Bevölkerung mehrfach durchimpfen.

Warum kommt die Impfstoff-Initiative Covax nicht in die Gänge?

Der Plattform fehlt der Impfstoff, weil nicht mehr zu kaufen ist.
Zudem hatte Covax große Mengen von Astrazeneca in Indien bestellt,
das aber im April einen Exportstopp verhängte. Das Land erlebte
zuletzt eine verheerende Infektionswelle und beansprucht die
Produktion für die eigene Bevölkerung. Deshalb ist Covax auf Spenden
angewiesen. Sofort nötig wären 250 Millionen, die bis Ende September
verabreicht sein sollen, um Pflegepersonal und gefährdete Menschen
impfen zu können.

Wird Indien die Lieferungen wieder aufnehmen?

Vorerst wohl nicht. Indien bemüht sich jetzt sogar selbst, Impfstoff
zu importieren. Bislang sind weniger als 4 Prozent der mehr als 1,3
Milliarden zählenden Bevölkerung vollständig geimpft. Als «Apotheke

der Welt» hatte Indien zuvor 66,4 Millionen Dosen an 93 Länder
geliefert. Auch verschenkte Indien als einer der ersten Millionen
Dosen an ärmere Länder, die sonst leer ausgegangen wären.
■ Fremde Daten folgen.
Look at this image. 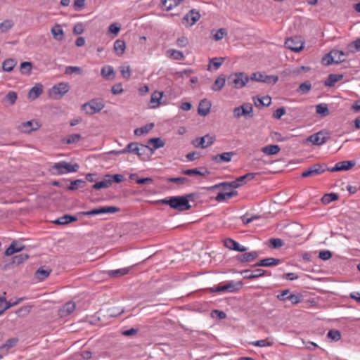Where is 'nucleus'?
I'll return each instance as SVG.
<instances>
[{
  "label": "nucleus",
  "instance_id": "nucleus-23",
  "mask_svg": "<svg viewBox=\"0 0 360 360\" xmlns=\"http://www.w3.org/2000/svg\"><path fill=\"white\" fill-rule=\"evenodd\" d=\"M222 187L224 190H227L228 188H237L239 187V184L236 182V180L231 181V182H222L219 183L218 184H215L212 186L209 187H204V189H206L207 191H212L215 188Z\"/></svg>",
  "mask_w": 360,
  "mask_h": 360
},
{
  "label": "nucleus",
  "instance_id": "nucleus-28",
  "mask_svg": "<svg viewBox=\"0 0 360 360\" xmlns=\"http://www.w3.org/2000/svg\"><path fill=\"white\" fill-rule=\"evenodd\" d=\"M163 96L162 92L155 91L151 94L150 104L151 108H155L160 104V100Z\"/></svg>",
  "mask_w": 360,
  "mask_h": 360
},
{
  "label": "nucleus",
  "instance_id": "nucleus-10",
  "mask_svg": "<svg viewBox=\"0 0 360 360\" xmlns=\"http://www.w3.org/2000/svg\"><path fill=\"white\" fill-rule=\"evenodd\" d=\"M214 136L206 134L202 137H198L194 139L192 141V144L195 148H201L204 149L212 146L214 143Z\"/></svg>",
  "mask_w": 360,
  "mask_h": 360
},
{
  "label": "nucleus",
  "instance_id": "nucleus-33",
  "mask_svg": "<svg viewBox=\"0 0 360 360\" xmlns=\"http://www.w3.org/2000/svg\"><path fill=\"white\" fill-rule=\"evenodd\" d=\"M101 75L103 78L105 79H114L115 77L114 69L110 65L103 67L101 71Z\"/></svg>",
  "mask_w": 360,
  "mask_h": 360
},
{
  "label": "nucleus",
  "instance_id": "nucleus-51",
  "mask_svg": "<svg viewBox=\"0 0 360 360\" xmlns=\"http://www.w3.org/2000/svg\"><path fill=\"white\" fill-rule=\"evenodd\" d=\"M331 53L335 58V63H339L345 61V59L342 58V56L345 55V53L342 51L338 50H333Z\"/></svg>",
  "mask_w": 360,
  "mask_h": 360
},
{
  "label": "nucleus",
  "instance_id": "nucleus-54",
  "mask_svg": "<svg viewBox=\"0 0 360 360\" xmlns=\"http://www.w3.org/2000/svg\"><path fill=\"white\" fill-rule=\"evenodd\" d=\"M13 26L12 20H6L0 23V30L1 32H6L8 30L11 29Z\"/></svg>",
  "mask_w": 360,
  "mask_h": 360
},
{
  "label": "nucleus",
  "instance_id": "nucleus-56",
  "mask_svg": "<svg viewBox=\"0 0 360 360\" xmlns=\"http://www.w3.org/2000/svg\"><path fill=\"white\" fill-rule=\"evenodd\" d=\"M311 84L310 82L307 81L304 83H302L299 86L297 91L305 94H307L311 90Z\"/></svg>",
  "mask_w": 360,
  "mask_h": 360
},
{
  "label": "nucleus",
  "instance_id": "nucleus-41",
  "mask_svg": "<svg viewBox=\"0 0 360 360\" xmlns=\"http://www.w3.org/2000/svg\"><path fill=\"white\" fill-rule=\"evenodd\" d=\"M154 127L153 123L148 124L142 127L137 128L134 130V134L136 136H141L148 133Z\"/></svg>",
  "mask_w": 360,
  "mask_h": 360
},
{
  "label": "nucleus",
  "instance_id": "nucleus-25",
  "mask_svg": "<svg viewBox=\"0 0 360 360\" xmlns=\"http://www.w3.org/2000/svg\"><path fill=\"white\" fill-rule=\"evenodd\" d=\"M259 256L257 252L252 251L250 252H245L240 255H238L236 258L237 260L240 262H250L254 261Z\"/></svg>",
  "mask_w": 360,
  "mask_h": 360
},
{
  "label": "nucleus",
  "instance_id": "nucleus-22",
  "mask_svg": "<svg viewBox=\"0 0 360 360\" xmlns=\"http://www.w3.org/2000/svg\"><path fill=\"white\" fill-rule=\"evenodd\" d=\"M39 128V124L37 122L27 121L22 123L19 129L23 133H30Z\"/></svg>",
  "mask_w": 360,
  "mask_h": 360
},
{
  "label": "nucleus",
  "instance_id": "nucleus-35",
  "mask_svg": "<svg viewBox=\"0 0 360 360\" xmlns=\"http://www.w3.org/2000/svg\"><path fill=\"white\" fill-rule=\"evenodd\" d=\"M280 150L278 145H268L262 148V151L268 155H276L279 153Z\"/></svg>",
  "mask_w": 360,
  "mask_h": 360
},
{
  "label": "nucleus",
  "instance_id": "nucleus-12",
  "mask_svg": "<svg viewBox=\"0 0 360 360\" xmlns=\"http://www.w3.org/2000/svg\"><path fill=\"white\" fill-rule=\"evenodd\" d=\"M328 138L326 132L321 131L309 136L307 141L311 142L313 145L321 146L326 143Z\"/></svg>",
  "mask_w": 360,
  "mask_h": 360
},
{
  "label": "nucleus",
  "instance_id": "nucleus-16",
  "mask_svg": "<svg viewBox=\"0 0 360 360\" xmlns=\"http://www.w3.org/2000/svg\"><path fill=\"white\" fill-rule=\"evenodd\" d=\"M224 244L226 248L238 252H244L248 250V248L240 245L237 241L229 238L224 240Z\"/></svg>",
  "mask_w": 360,
  "mask_h": 360
},
{
  "label": "nucleus",
  "instance_id": "nucleus-6",
  "mask_svg": "<svg viewBox=\"0 0 360 360\" xmlns=\"http://www.w3.org/2000/svg\"><path fill=\"white\" fill-rule=\"evenodd\" d=\"M70 86L68 83L60 82L54 85L49 91V95L53 99H60L69 91Z\"/></svg>",
  "mask_w": 360,
  "mask_h": 360
},
{
  "label": "nucleus",
  "instance_id": "nucleus-32",
  "mask_svg": "<svg viewBox=\"0 0 360 360\" xmlns=\"http://www.w3.org/2000/svg\"><path fill=\"white\" fill-rule=\"evenodd\" d=\"M126 49L125 41L122 39H117L114 43V50L117 56H122L124 54Z\"/></svg>",
  "mask_w": 360,
  "mask_h": 360
},
{
  "label": "nucleus",
  "instance_id": "nucleus-20",
  "mask_svg": "<svg viewBox=\"0 0 360 360\" xmlns=\"http://www.w3.org/2000/svg\"><path fill=\"white\" fill-rule=\"evenodd\" d=\"M76 305L74 302H68L65 303L58 311L60 317H66L69 316L75 309Z\"/></svg>",
  "mask_w": 360,
  "mask_h": 360
},
{
  "label": "nucleus",
  "instance_id": "nucleus-27",
  "mask_svg": "<svg viewBox=\"0 0 360 360\" xmlns=\"http://www.w3.org/2000/svg\"><path fill=\"white\" fill-rule=\"evenodd\" d=\"M43 92V86L41 84H37L30 90L28 93L29 98L34 100L38 98Z\"/></svg>",
  "mask_w": 360,
  "mask_h": 360
},
{
  "label": "nucleus",
  "instance_id": "nucleus-38",
  "mask_svg": "<svg viewBox=\"0 0 360 360\" xmlns=\"http://www.w3.org/2000/svg\"><path fill=\"white\" fill-rule=\"evenodd\" d=\"M149 144L153 145V148H150L149 150H154L160 148H162L165 146V142L160 138H153L148 141Z\"/></svg>",
  "mask_w": 360,
  "mask_h": 360
},
{
  "label": "nucleus",
  "instance_id": "nucleus-61",
  "mask_svg": "<svg viewBox=\"0 0 360 360\" xmlns=\"http://www.w3.org/2000/svg\"><path fill=\"white\" fill-rule=\"evenodd\" d=\"M264 76H265L264 74H262V72H257L252 73L249 78H250V79H251L252 81L263 82Z\"/></svg>",
  "mask_w": 360,
  "mask_h": 360
},
{
  "label": "nucleus",
  "instance_id": "nucleus-19",
  "mask_svg": "<svg viewBox=\"0 0 360 360\" xmlns=\"http://www.w3.org/2000/svg\"><path fill=\"white\" fill-rule=\"evenodd\" d=\"M181 173L182 174L188 175V176H193V175L207 176L210 174V172L207 170V169L204 167L194 168V169H183L181 171Z\"/></svg>",
  "mask_w": 360,
  "mask_h": 360
},
{
  "label": "nucleus",
  "instance_id": "nucleus-53",
  "mask_svg": "<svg viewBox=\"0 0 360 360\" xmlns=\"http://www.w3.org/2000/svg\"><path fill=\"white\" fill-rule=\"evenodd\" d=\"M327 337L334 341H338L341 338V333L338 330L332 329L328 332Z\"/></svg>",
  "mask_w": 360,
  "mask_h": 360
},
{
  "label": "nucleus",
  "instance_id": "nucleus-62",
  "mask_svg": "<svg viewBox=\"0 0 360 360\" xmlns=\"http://www.w3.org/2000/svg\"><path fill=\"white\" fill-rule=\"evenodd\" d=\"M72 73L81 74L82 70L79 67L77 66H67L65 70V74L70 75Z\"/></svg>",
  "mask_w": 360,
  "mask_h": 360
},
{
  "label": "nucleus",
  "instance_id": "nucleus-36",
  "mask_svg": "<svg viewBox=\"0 0 360 360\" xmlns=\"http://www.w3.org/2000/svg\"><path fill=\"white\" fill-rule=\"evenodd\" d=\"M238 195V192L236 191H231L230 192L226 193H219L215 198V200L218 202H222L226 199L231 198L233 196H236Z\"/></svg>",
  "mask_w": 360,
  "mask_h": 360
},
{
  "label": "nucleus",
  "instance_id": "nucleus-1",
  "mask_svg": "<svg viewBox=\"0 0 360 360\" xmlns=\"http://www.w3.org/2000/svg\"><path fill=\"white\" fill-rule=\"evenodd\" d=\"M158 202L163 205H168L171 208L183 212L189 210L191 208V205L188 202L186 197L181 196H172L169 198L161 199Z\"/></svg>",
  "mask_w": 360,
  "mask_h": 360
},
{
  "label": "nucleus",
  "instance_id": "nucleus-63",
  "mask_svg": "<svg viewBox=\"0 0 360 360\" xmlns=\"http://www.w3.org/2000/svg\"><path fill=\"white\" fill-rule=\"evenodd\" d=\"M226 31L224 28H220L216 31L215 34L213 36V38L215 41H219L222 39L225 35H226Z\"/></svg>",
  "mask_w": 360,
  "mask_h": 360
},
{
  "label": "nucleus",
  "instance_id": "nucleus-15",
  "mask_svg": "<svg viewBox=\"0 0 360 360\" xmlns=\"http://www.w3.org/2000/svg\"><path fill=\"white\" fill-rule=\"evenodd\" d=\"M234 155V152H225L212 156L211 160L217 164L229 162L231 161V159Z\"/></svg>",
  "mask_w": 360,
  "mask_h": 360
},
{
  "label": "nucleus",
  "instance_id": "nucleus-5",
  "mask_svg": "<svg viewBox=\"0 0 360 360\" xmlns=\"http://www.w3.org/2000/svg\"><path fill=\"white\" fill-rule=\"evenodd\" d=\"M150 149V147L139 144L136 142L129 143L124 148H123L122 152H126V153H135L139 156H142L146 154L147 151Z\"/></svg>",
  "mask_w": 360,
  "mask_h": 360
},
{
  "label": "nucleus",
  "instance_id": "nucleus-50",
  "mask_svg": "<svg viewBox=\"0 0 360 360\" xmlns=\"http://www.w3.org/2000/svg\"><path fill=\"white\" fill-rule=\"evenodd\" d=\"M29 256L27 254L22 253L18 255L14 256L12 259V262L17 265H19L24 262L28 259Z\"/></svg>",
  "mask_w": 360,
  "mask_h": 360
},
{
  "label": "nucleus",
  "instance_id": "nucleus-17",
  "mask_svg": "<svg viewBox=\"0 0 360 360\" xmlns=\"http://www.w3.org/2000/svg\"><path fill=\"white\" fill-rule=\"evenodd\" d=\"M266 271L257 269L255 270L245 269L240 272L242 275H243V278L245 279H253L261 277L264 275Z\"/></svg>",
  "mask_w": 360,
  "mask_h": 360
},
{
  "label": "nucleus",
  "instance_id": "nucleus-34",
  "mask_svg": "<svg viewBox=\"0 0 360 360\" xmlns=\"http://www.w3.org/2000/svg\"><path fill=\"white\" fill-rule=\"evenodd\" d=\"M226 83V78L224 75L219 76L217 79L214 81L213 86H212V89L214 91H221L224 86Z\"/></svg>",
  "mask_w": 360,
  "mask_h": 360
},
{
  "label": "nucleus",
  "instance_id": "nucleus-64",
  "mask_svg": "<svg viewBox=\"0 0 360 360\" xmlns=\"http://www.w3.org/2000/svg\"><path fill=\"white\" fill-rule=\"evenodd\" d=\"M81 139V135L79 134H74L68 136L66 143L72 144L77 143Z\"/></svg>",
  "mask_w": 360,
  "mask_h": 360
},
{
  "label": "nucleus",
  "instance_id": "nucleus-55",
  "mask_svg": "<svg viewBox=\"0 0 360 360\" xmlns=\"http://www.w3.org/2000/svg\"><path fill=\"white\" fill-rule=\"evenodd\" d=\"M273 342L270 341L269 339H264L260 340H257L252 342V345L257 347H269L271 346Z\"/></svg>",
  "mask_w": 360,
  "mask_h": 360
},
{
  "label": "nucleus",
  "instance_id": "nucleus-45",
  "mask_svg": "<svg viewBox=\"0 0 360 360\" xmlns=\"http://www.w3.org/2000/svg\"><path fill=\"white\" fill-rule=\"evenodd\" d=\"M168 182L175 183L178 185H184L190 183V179L186 177H170L167 179Z\"/></svg>",
  "mask_w": 360,
  "mask_h": 360
},
{
  "label": "nucleus",
  "instance_id": "nucleus-3",
  "mask_svg": "<svg viewBox=\"0 0 360 360\" xmlns=\"http://www.w3.org/2000/svg\"><path fill=\"white\" fill-rule=\"evenodd\" d=\"M249 77L244 72L231 74L227 79L228 85L235 88L241 89L249 82Z\"/></svg>",
  "mask_w": 360,
  "mask_h": 360
},
{
  "label": "nucleus",
  "instance_id": "nucleus-57",
  "mask_svg": "<svg viewBox=\"0 0 360 360\" xmlns=\"http://www.w3.org/2000/svg\"><path fill=\"white\" fill-rule=\"evenodd\" d=\"M32 65L30 62H22L20 64V70L22 74L29 75L32 71Z\"/></svg>",
  "mask_w": 360,
  "mask_h": 360
},
{
  "label": "nucleus",
  "instance_id": "nucleus-47",
  "mask_svg": "<svg viewBox=\"0 0 360 360\" xmlns=\"http://www.w3.org/2000/svg\"><path fill=\"white\" fill-rule=\"evenodd\" d=\"M339 196L337 193H330L328 194H325L321 200L323 204H328L331 202L332 201L337 200L338 199Z\"/></svg>",
  "mask_w": 360,
  "mask_h": 360
},
{
  "label": "nucleus",
  "instance_id": "nucleus-7",
  "mask_svg": "<svg viewBox=\"0 0 360 360\" xmlns=\"http://www.w3.org/2000/svg\"><path fill=\"white\" fill-rule=\"evenodd\" d=\"M120 208L116 206H104L93 209L90 211L81 212L79 214L84 216L96 215L101 214H113L118 212Z\"/></svg>",
  "mask_w": 360,
  "mask_h": 360
},
{
  "label": "nucleus",
  "instance_id": "nucleus-39",
  "mask_svg": "<svg viewBox=\"0 0 360 360\" xmlns=\"http://www.w3.org/2000/svg\"><path fill=\"white\" fill-rule=\"evenodd\" d=\"M255 105L257 107L269 106L271 103V98L269 96L254 98Z\"/></svg>",
  "mask_w": 360,
  "mask_h": 360
},
{
  "label": "nucleus",
  "instance_id": "nucleus-37",
  "mask_svg": "<svg viewBox=\"0 0 360 360\" xmlns=\"http://www.w3.org/2000/svg\"><path fill=\"white\" fill-rule=\"evenodd\" d=\"M17 61L15 59L8 58L2 63V68L5 72H11L16 65Z\"/></svg>",
  "mask_w": 360,
  "mask_h": 360
},
{
  "label": "nucleus",
  "instance_id": "nucleus-60",
  "mask_svg": "<svg viewBox=\"0 0 360 360\" xmlns=\"http://www.w3.org/2000/svg\"><path fill=\"white\" fill-rule=\"evenodd\" d=\"M120 72L122 74V76L123 78L126 79H129L131 77V69L129 65L127 66H121L120 68Z\"/></svg>",
  "mask_w": 360,
  "mask_h": 360
},
{
  "label": "nucleus",
  "instance_id": "nucleus-26",
  "mask_svg": "<svg viewBox=\"0 0 360 360\" xmlns=\"http://www.w3.org/2000/svg\"><path fill=\"white\" fill-rule=\"evenodd\" d=\"M53 38L57 41H62L64 38V31L59 24L55 25L51 30Z\"/></svg>",
  "mask_w": 360,
  "mask_h": 360
},
{
  "label": "nucleus",
  "instance_id": "nucleus-24",
  "mask_svg": "<svg viewBox=\"0 0 360 360\" xmlns=\"http://www.w3.org/2000/svg\"><path fill=\"white\" fill-rule=\"evenodd\" d=\"M281 260L279 259L268 257L260 260L259 262L255 263L253 266H276L279 264Z\"/></svg>",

Und was machen China und Russland?

Schon bevor Covax im Februar erstmals etwas liefern konnte, haben
China und Russland Impfstoffe an andere Länder abgegeben. Bis heute
hat China mehr als 350 Millionen Impfdosen an mehr als 80 Länder
geliefert. Was gespendet, zu Marktpreisen oder billig verkauft wurde,
bleibt unklar. Auch wurde eine chinesische Spende von zehn Millionen
Dosen an Covax angekündigt. Deutlich weniger hat Russland geliefert.
Offizielle Zahlen gibt es nicht. Von Impfstoffdiplomatie ist die
Rede. Aber viele Länder hätten sonst keinen Zugang zu Impfstoffen.